Configure Impala Daemon to spill to Ozone
You can use Ozone as a scratch space for writing intermediate files during large sorts, joins, aggregations, or analytic function operations.
Before you begin
- Identify the Ozone scratch directory where you want your new Impala to write the temporary data.
- Identify the IP address, host name, or service identifier of Ozone.
- Identify the port number of the Ozone Manager (if not-default).

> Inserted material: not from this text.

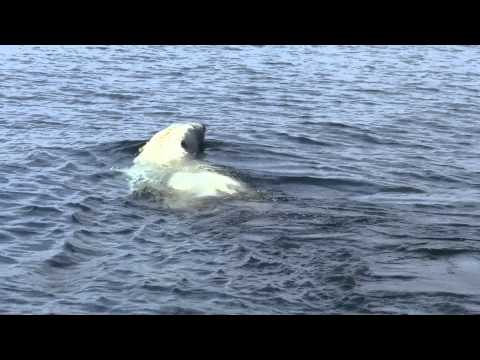 Polar Bear Swimming in the Hudson Bay Pt. 1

Configuring the Start-up Option in Impala daemon
You can use the Impalad start option scratch_dirs
to specify the locations of the
intermediate files.
--scratch_dirs="ofs://authority/path(:max_bytes), local_buffer_dir (,local_dir…)"
- Where
ofs://authority/path
is the remote directory. authority
may includeip_address
orhostname
andport
, orservice_id
.max_bytes
is optional.
Using the above format:
- You can specify only one remote directory. When you configure a remote directory, you must specify a local buffer directory as the buffer. However you can use multiple local directories with the remote directory. If you specify multiple local directories, the first local directory would be used as the local buffer directory.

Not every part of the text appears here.